Wentz won’t have to prove anything either. At some point, even if he’s horrible in training camp or practice this year, the Eagles are going to put him in the starting lineup at some point in the next two years. We hope he’s amazing, yes, so we can put this whole Bradford debacle behind us by the bye week, but if this awkward situation lasts and entire year and Wentz has to wait an entire season before becoming the next John Elway, waiting won’t seem that terrible five trips to the Super Bowl from now.

By season’s end—or probably before that—we’ll know what the future will hold at quarterback for the Eagles. But with Bradford back, it stands to reason we should make a lot less of an ordeal out of a guy looking for another situation for one week, then realizing nothing is out there, so he came back to work. Ho-freaking-hum.

“You know, I think at the end of the day all that we really care about in the locker room is who is the best quarterback,” Barwin told WIP on Monday. “Who is going to help us win games?

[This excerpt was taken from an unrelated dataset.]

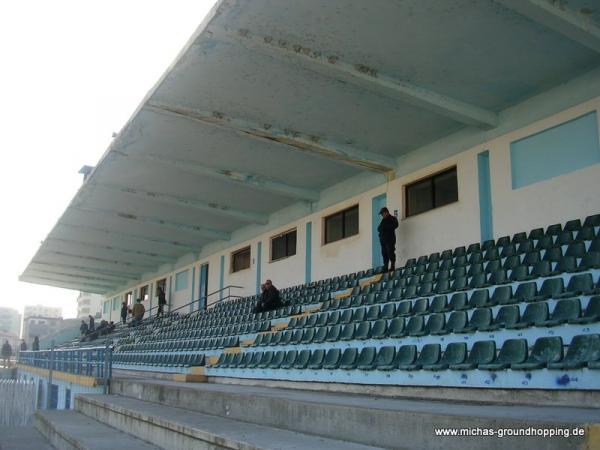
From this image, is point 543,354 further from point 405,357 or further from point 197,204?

“And I think, right now, we’re excited—we know we drafted Carson Wentz—but I think most of the locker room, if not all of us, understand that Sam is our starting quarterback and he’s going to be the best quarterback to help us win next year. So we’re all excited to have him back.”

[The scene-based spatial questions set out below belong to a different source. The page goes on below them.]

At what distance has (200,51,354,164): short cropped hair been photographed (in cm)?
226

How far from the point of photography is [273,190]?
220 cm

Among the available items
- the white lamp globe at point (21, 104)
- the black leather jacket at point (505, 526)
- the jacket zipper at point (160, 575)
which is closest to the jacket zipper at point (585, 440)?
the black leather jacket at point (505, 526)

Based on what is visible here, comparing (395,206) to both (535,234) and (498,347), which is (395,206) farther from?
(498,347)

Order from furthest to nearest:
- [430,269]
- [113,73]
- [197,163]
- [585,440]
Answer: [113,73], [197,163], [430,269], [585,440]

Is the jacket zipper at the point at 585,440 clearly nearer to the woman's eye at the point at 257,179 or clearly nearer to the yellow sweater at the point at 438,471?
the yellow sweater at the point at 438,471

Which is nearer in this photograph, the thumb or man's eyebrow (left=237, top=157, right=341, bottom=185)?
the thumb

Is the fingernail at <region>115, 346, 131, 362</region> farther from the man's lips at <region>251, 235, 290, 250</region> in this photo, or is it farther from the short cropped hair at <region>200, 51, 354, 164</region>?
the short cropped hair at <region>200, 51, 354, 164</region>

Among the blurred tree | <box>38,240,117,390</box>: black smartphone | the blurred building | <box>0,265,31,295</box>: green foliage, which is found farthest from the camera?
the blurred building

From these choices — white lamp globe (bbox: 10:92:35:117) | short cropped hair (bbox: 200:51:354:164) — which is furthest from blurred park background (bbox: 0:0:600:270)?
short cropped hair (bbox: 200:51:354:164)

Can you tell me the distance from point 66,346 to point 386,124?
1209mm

We should all be exited to have Bradford back. Or not. Whatever. Honestly in a year it won’t matter. But whether or not you’re exited right now should have to do with his merits as a quarterback, and his ability to help the team win this year, not whatever misguided anger you—and the media—have developed over the last two weeks.

Boo him when he throws a pick in the red zone or misses an open receiver. Don’t boo him because he didn’t want to compete for the job he was given without ever having to compete for it, or most others, in the first place.